Według niej firma kurierska decyduje się dostarczyć paczkę w inne miejsce. Procedura ta jest zwykle określona w regulaminie firmy, z którą (co do zasady) sprzedawca zawiera umowę. Jej zdaniem zmiana ta nie powinna jednak mieć charakteru arbitralnego i bezpodstawnego.

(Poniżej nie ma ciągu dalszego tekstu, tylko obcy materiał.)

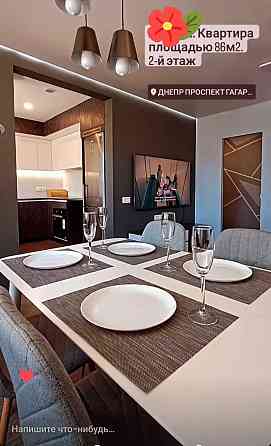 Продам 4к квартиру на Гагарина. Авторский ремонт. Днепр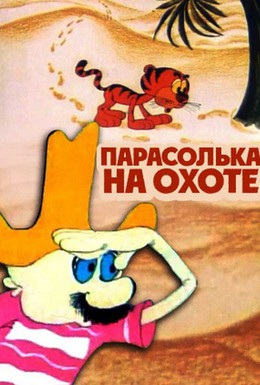Постер фильма Парасолька на охоте (1973)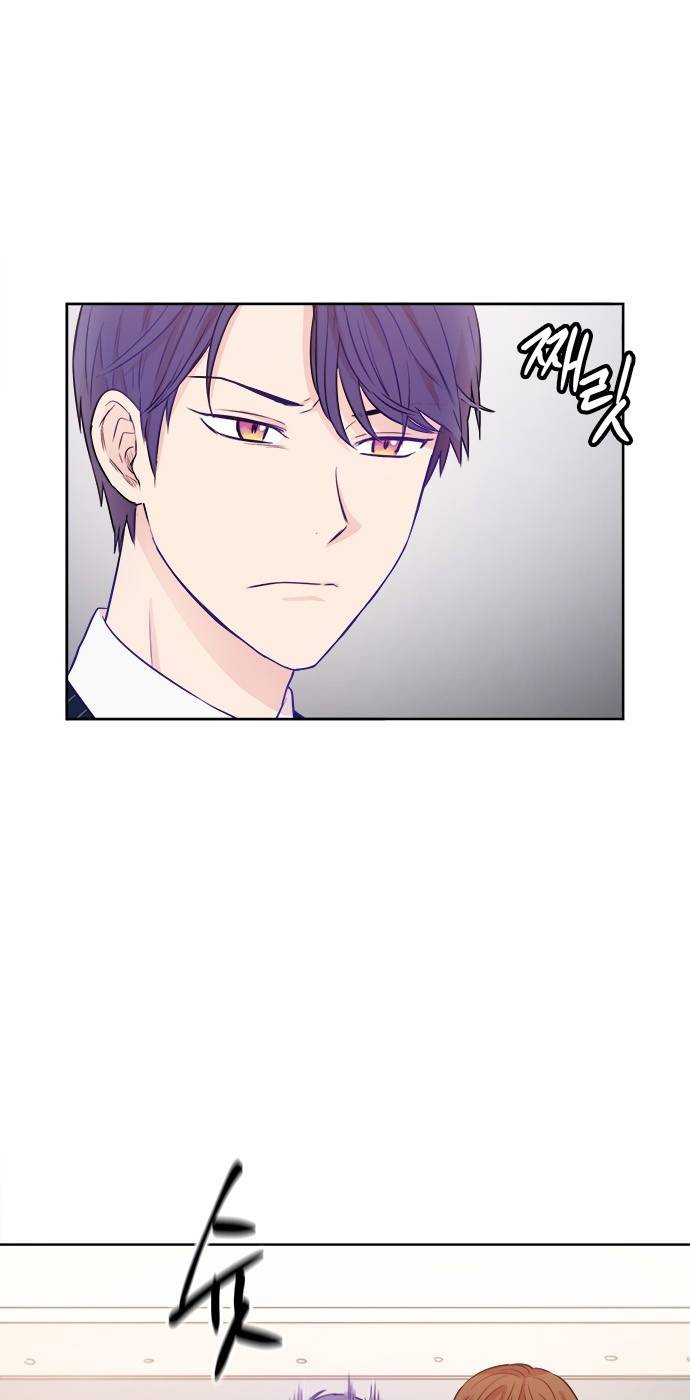 꽃미남 저승사자 42화 5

„Typowym powodem zmiany miejsca dostawy przez określoną dostawcę jest zajęcie wybranego miejsca” – stwierdziła Hekšová. Taka zmiana jest jednak możliwa, jeśli zostaną spełnione odpowiednie warunki. „Oprócz zastrzeżenia tego faktu w umowie ważne jest, aby nowe miejsce było podobnie dostępne, co oznacza nie tylko rozsądną odległość, ale także np. godziny otwarcia” – wyjaśniła Hekšová. Jeśli więc paczka dostarczana jest do miejsca o tych samych godzinach otwarcia, czyli oddalonego o kilkadziesiąt metrów, taka dostawa zazwyczaj jest w porządku.
Problem pojawia się, gdy nowe miejsce nie jest podobne. Jeśli chodzi o różnicę setek metrów, a nawet kilometrów, można po prostu wątpić, czy to miejsce jest podobne. Bardziej skomplikowana jest sytuacja w godzinach otwarcia.